Per farlo, l’autore Alain Ughetto utilizza la tecnica della stop-motion, animando pupazzi in plastilina che conferiscono al racconto non solo un sapore narrativo poetico con richiamo all’infanzia ma soprattutto un efficace effetto di straniamento in un contesto complesso dove le piccole storie incontrano la Storia con la esse maiuscola.

La vicenda prende avvio nei primissimi anni del ‘900 in una località chiamata Ughettera, nei pressi del Monviso e non molto distante da Torino, dove quasi tutti gli abitanti fanno di cognome Ughetto.



Storia di famiglia dunque, che parte dal profondo Piemonte di anni in cui il lavoro e la fatica umana vanno in parallelo con la povertà e l’indigenza.

Per aiutare la famiglia il giovane Luigi Ughetto, in compagnia di due fratelli ancor più giovani di lui, emigra prima in Svizzera e poi in Francia in cerca di lavoro.

In Francia soprattutto la manodopera offerta dai “macaroni” è accettata perché necessaria ma certamente non vista bene.
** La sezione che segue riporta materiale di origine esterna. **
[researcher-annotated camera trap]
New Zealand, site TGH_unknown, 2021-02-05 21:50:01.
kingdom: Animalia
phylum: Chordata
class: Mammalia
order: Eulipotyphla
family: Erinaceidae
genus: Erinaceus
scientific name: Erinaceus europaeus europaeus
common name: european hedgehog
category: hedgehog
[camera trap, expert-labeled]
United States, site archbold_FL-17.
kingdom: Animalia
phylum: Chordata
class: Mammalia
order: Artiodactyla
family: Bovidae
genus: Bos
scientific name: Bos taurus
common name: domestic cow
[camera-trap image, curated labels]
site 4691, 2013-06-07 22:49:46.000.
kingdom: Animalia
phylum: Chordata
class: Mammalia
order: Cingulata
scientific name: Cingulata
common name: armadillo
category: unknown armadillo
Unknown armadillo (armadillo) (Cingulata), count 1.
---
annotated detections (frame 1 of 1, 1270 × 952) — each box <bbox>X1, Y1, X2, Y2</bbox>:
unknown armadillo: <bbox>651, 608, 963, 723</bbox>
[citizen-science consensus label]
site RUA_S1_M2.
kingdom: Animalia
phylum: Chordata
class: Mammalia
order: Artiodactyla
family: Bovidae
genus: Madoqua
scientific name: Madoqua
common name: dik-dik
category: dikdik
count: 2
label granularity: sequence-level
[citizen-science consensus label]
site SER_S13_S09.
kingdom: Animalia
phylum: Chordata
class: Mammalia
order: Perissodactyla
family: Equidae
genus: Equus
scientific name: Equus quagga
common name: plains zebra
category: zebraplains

Luigi Ughetto sposa Cesira, una connazionale emigrata, e impatta ben presto con la Storia per via della guerra di Libia (“Tripoli bel suol d’amore…”) che lo coinvolge anche emotivamente per la morte di un fratello e subito dopo per la Prima guerra mondiale, dove perde anche l’altro fratello e dove prende coscienza di essere solo carne da macello.



A Luigi Ughetto, e a quelli come lui, non resta che riprendere la via dell’emigrazione, giusto quando in Italia si verifica l’avvento del Fascismo che, tra le altre nefandezze perpetrate, nega l’evidente necessità di immigrare per sottrarsi alla povertà estrema e all’iniquità del regime.

Con tutto ciò la vita in Francia è dura e quando Luigi e i suoi figli leggono all’ingresso di un albergo la scritta “Interdit aux chiens et aux italiens” l’uomo spiega ai suoi figli, con un colpo di genio, che i padroni dell’albergo hanno paura che i cani mordano gli italiani.



La durezza del lavoro e della vita dell’emigrato va di pari passo con una momentanea serenità che porta la famiglia ad acquistare un appezzamento di terreno ribattezzato “Paradiso”, ma poi la Storia grande entra ancora violentemente nelle piccole storie con la tragedia della Seconda guerra mondiale. Ormai gli Ughetto però sono naturalizzati francesi, parlano quella lingua, appartengono a quella comunità, partecipano alla Resistenza ed esultano al passaggio del Tour de France.



Va da sé che “de te fabula narratur”, quando erano gli italiani a emigrare per necessità non solo economica, quando erano i nostri connazionali a dover subire ingiurie e sopraffazioni di ogni natura per potersi creare un futuro ancorché misero.

Con spiazzante semplicità Alain Ughetto, ultimo erede di quel dramma umano e sociale, ricostruisce minuziosamente la storia della sua famiglia e restituisce con le sue figurine di plastilina tutti i valori delle piccole storie e i disvalori della Storia con la esse maiuscola. Ci fosse altro clima dalle nostre parti, “Manodopera” sarebbe da proiettare per legge in tutte le scuole di ogni ordine e grado.



Le musiche di Nicola Piovani sottolineano senza enfasi una vicenda di per sé universale.